__Tasks and exercises__:
• A. In the health care passage below, rewrite the paragraph beginning "That’s right: the hip-replacement gap" in fewer words. Keep its main facts.
• B. From the health care passage below, copy out the text starting at "Klein: Let's talk" and ending at "about Walter Reed?".
*** Given passage ***
As for those long waiting lines? Paul Krugman spells it out:

It’s true that Americans get hip replacements faster than Canadians. But there’s a funny thing about that example, which is used constantly as an argument for the superiority of private health insurance over a government-run system: the large majority of hip replacements in the United States are paid for by, um, Medicare.

That’s right: the hip-replacement gap is actually a comparison of two government health insurance systems. American Medicare has shorter waits than Canadian Medicare (yes, that’s what they call their system) because it has more lavish funding — end of story. The alleged virtues of private insurance have nothing to do with it.

Michael Moore took CNN's Dr. Sanjay Gupta to task for a similar attempt to obfuscate the issue of health care reform (which Gupta has since recanted).

Health care policy wonk Ezra Klein has also done his part to encourage a shift from red-baiting to substantive debate in discrediting the Walter Reid/Veteran's Administration talking point:

Klein: Let's talk you about the socialized system. We have the VA.
Kudlow: I don't think the VA works in spots. But since you asked me, what we learned about the VA is that certain of those hospitals have completely run down in care and need to be replaced. Klein: Are you talking about Walter Reed?
Kudlow: We have number one.
Klein: Walter Reid is part of an army hospital, not part of the VA.
Kudlow: With regard to the prescription drug program, you can't get the drugs you need.
*** End of Given passage ***
*** Available data ***
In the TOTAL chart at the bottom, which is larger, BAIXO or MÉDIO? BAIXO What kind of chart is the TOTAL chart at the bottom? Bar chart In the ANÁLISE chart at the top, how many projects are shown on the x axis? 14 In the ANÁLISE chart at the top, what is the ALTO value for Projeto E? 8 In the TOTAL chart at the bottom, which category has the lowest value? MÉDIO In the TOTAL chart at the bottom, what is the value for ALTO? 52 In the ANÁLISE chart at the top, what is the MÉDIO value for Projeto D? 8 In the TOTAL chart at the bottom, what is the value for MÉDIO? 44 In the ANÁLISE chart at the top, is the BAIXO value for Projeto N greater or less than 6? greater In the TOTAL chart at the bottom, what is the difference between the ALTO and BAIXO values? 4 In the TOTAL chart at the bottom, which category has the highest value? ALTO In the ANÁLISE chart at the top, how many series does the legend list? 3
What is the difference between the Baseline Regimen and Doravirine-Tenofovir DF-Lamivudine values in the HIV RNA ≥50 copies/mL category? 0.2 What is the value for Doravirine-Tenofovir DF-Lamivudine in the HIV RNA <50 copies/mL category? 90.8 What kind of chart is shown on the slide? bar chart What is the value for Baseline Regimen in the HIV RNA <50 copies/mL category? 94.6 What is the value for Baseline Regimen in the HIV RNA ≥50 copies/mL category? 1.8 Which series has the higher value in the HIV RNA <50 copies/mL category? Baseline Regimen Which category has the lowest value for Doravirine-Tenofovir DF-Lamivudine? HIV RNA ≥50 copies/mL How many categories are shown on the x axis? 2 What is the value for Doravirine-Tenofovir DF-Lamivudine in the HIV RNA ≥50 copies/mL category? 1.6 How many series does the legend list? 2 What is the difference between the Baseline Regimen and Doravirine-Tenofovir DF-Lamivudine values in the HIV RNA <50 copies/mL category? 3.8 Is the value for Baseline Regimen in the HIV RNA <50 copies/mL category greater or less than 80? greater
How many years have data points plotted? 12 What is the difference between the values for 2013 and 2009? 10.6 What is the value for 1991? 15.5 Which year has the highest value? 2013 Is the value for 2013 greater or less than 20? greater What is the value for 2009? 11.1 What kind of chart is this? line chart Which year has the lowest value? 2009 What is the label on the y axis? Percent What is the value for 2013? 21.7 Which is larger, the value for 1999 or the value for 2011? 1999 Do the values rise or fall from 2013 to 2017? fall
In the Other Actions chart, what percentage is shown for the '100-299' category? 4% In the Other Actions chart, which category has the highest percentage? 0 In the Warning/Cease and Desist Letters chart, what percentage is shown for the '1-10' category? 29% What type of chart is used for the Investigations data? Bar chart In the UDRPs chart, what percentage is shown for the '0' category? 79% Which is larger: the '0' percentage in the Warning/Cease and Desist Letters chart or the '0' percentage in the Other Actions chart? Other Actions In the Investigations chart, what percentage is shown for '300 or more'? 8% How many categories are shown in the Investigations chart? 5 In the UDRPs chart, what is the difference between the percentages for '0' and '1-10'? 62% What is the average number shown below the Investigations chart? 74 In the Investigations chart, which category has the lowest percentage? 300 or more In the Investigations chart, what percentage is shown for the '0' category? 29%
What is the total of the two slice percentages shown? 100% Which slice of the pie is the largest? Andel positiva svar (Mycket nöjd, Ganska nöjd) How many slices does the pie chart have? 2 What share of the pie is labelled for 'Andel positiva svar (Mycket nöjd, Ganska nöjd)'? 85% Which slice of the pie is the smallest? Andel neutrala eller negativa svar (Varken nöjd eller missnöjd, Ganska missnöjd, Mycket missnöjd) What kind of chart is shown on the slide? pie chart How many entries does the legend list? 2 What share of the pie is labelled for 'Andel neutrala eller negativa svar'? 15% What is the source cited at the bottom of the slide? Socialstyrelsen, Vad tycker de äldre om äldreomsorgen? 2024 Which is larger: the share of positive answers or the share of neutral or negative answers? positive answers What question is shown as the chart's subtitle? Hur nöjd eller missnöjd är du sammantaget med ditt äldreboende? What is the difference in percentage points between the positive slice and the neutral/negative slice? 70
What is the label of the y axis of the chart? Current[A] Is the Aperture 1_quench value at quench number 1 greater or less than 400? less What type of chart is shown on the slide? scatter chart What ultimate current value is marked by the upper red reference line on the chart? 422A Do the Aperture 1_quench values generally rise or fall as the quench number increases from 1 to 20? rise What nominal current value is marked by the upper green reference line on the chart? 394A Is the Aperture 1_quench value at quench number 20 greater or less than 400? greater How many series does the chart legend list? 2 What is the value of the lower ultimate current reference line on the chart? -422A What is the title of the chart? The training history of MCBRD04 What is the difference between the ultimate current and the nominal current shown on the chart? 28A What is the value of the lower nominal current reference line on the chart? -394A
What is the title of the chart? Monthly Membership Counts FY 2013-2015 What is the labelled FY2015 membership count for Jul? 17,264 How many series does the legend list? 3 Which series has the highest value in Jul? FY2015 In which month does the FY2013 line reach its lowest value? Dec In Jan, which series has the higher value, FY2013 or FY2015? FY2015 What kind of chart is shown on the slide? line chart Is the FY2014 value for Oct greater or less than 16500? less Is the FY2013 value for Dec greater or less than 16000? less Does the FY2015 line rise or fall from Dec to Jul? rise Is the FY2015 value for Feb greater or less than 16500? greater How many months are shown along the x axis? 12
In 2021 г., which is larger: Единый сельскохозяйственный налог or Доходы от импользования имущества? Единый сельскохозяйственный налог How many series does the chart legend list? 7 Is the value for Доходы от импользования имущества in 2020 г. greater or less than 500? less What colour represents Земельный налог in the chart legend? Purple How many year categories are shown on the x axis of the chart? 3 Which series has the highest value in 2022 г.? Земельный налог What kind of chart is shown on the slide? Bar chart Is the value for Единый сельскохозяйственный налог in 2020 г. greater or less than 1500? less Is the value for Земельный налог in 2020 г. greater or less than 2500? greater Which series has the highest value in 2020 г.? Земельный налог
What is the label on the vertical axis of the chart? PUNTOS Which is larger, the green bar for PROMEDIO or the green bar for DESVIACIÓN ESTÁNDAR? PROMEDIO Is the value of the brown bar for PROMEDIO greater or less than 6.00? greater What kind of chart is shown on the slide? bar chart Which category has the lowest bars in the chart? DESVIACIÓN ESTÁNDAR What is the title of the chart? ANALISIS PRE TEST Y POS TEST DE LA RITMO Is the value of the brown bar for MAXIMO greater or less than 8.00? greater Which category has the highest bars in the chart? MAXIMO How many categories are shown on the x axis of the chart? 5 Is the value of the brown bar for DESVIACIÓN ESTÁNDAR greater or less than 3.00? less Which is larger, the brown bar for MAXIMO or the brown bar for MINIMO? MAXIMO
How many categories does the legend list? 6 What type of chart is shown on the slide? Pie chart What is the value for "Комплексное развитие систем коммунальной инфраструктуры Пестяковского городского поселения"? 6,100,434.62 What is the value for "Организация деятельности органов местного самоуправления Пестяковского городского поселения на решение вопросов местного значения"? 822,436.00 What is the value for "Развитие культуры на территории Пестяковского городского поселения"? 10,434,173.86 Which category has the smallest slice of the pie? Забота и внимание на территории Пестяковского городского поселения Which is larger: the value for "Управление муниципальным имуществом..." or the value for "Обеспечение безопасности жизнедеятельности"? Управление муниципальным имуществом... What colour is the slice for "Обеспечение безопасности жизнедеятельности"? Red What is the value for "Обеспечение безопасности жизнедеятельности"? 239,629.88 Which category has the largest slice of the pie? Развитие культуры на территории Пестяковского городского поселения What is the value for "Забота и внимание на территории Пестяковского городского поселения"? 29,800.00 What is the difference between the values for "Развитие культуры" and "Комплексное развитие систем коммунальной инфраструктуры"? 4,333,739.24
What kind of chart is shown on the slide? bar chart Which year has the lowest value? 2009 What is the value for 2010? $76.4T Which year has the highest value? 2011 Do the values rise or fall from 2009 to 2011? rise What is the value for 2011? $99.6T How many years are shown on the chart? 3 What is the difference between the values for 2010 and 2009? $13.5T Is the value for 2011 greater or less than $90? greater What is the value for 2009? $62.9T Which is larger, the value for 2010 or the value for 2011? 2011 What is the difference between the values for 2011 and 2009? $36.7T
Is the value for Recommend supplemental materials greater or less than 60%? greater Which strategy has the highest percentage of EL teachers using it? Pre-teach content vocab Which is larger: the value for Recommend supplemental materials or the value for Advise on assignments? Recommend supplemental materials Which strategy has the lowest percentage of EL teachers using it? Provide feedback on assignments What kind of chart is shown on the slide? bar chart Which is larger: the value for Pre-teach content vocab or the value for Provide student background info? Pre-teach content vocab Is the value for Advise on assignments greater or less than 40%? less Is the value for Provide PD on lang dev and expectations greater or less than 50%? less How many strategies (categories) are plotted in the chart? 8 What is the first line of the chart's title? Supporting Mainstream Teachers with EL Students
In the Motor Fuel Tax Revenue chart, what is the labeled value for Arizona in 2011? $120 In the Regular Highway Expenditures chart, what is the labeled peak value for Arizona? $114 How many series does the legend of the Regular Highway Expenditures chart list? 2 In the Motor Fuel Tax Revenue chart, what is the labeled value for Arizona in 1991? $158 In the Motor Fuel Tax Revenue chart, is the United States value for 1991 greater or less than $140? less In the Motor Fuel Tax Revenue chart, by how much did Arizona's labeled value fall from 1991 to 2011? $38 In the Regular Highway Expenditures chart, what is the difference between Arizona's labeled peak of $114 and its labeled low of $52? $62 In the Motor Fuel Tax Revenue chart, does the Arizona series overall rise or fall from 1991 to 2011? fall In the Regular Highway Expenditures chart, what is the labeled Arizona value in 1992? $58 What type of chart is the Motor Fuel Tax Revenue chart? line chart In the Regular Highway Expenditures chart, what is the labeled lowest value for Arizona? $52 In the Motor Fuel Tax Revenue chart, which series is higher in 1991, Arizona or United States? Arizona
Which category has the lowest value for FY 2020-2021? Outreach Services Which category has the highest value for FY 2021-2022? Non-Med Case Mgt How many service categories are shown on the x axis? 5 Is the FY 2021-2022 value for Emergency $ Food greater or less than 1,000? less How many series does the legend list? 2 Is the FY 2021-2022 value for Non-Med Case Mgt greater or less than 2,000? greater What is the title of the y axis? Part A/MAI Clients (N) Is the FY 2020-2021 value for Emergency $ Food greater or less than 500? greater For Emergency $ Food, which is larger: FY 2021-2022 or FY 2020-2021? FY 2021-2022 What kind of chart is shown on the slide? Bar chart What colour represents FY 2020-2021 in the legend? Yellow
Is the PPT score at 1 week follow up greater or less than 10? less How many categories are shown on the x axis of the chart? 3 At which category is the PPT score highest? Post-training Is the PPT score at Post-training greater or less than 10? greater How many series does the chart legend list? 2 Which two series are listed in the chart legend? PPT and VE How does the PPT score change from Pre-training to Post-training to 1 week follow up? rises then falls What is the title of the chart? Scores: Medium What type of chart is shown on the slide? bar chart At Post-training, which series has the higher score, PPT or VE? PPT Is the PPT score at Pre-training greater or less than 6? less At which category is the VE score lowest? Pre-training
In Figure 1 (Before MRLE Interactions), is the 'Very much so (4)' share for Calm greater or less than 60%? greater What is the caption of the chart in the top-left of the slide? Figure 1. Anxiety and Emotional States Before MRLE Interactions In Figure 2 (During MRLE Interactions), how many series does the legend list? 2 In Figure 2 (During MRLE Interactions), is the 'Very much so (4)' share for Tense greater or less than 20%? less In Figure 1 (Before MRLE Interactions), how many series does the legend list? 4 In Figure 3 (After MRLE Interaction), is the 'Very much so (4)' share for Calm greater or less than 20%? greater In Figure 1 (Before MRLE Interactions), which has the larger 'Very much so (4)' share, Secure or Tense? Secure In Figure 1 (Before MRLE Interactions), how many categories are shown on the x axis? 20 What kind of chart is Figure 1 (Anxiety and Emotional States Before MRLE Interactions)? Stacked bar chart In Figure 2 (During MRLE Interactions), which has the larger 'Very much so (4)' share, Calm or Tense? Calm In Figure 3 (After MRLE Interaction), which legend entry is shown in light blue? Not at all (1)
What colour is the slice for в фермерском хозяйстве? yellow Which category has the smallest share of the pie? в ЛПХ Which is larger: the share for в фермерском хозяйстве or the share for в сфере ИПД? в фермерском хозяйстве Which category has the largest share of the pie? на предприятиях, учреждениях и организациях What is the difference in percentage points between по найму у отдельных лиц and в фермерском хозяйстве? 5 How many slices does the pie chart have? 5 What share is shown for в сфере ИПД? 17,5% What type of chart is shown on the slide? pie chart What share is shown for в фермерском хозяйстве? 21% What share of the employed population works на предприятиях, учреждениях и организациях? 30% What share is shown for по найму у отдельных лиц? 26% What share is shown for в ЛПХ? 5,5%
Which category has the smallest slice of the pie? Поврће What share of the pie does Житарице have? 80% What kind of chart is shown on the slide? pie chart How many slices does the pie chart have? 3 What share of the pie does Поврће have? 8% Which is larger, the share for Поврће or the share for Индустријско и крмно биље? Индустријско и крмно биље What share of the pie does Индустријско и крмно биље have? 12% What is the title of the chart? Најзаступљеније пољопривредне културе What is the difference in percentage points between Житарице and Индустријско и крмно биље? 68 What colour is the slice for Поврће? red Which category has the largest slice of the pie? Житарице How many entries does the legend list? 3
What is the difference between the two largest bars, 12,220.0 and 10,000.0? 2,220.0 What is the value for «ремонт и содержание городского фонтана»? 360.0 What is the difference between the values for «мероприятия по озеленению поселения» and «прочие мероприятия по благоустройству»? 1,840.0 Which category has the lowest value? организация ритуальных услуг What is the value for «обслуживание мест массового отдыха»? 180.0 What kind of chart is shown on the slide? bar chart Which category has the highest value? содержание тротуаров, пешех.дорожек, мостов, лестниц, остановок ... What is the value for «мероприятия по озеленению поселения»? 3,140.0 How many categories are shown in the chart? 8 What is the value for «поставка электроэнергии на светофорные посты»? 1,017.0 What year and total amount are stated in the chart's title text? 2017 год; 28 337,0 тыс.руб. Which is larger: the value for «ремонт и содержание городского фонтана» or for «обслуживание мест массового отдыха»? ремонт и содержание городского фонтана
*** End of Available data ***
__Task results__:
• A. The hip-replacement gap compares two government insurance systems: American Medicare and Canada's system, which is also called Medicare. The American one has shorter waits only because it is funded more lavishly. Private insurance has nothing to do with the difference.

• B.
Klein: Let's talk you about the socialized system. We have the VA.
Kudlow: I don't think the VA works in spots. But since you asked me, what we learned about the VA is that certain of those hospitals have completely run down in care and need to be replaced. Klein: Are you talking about Walter Reed?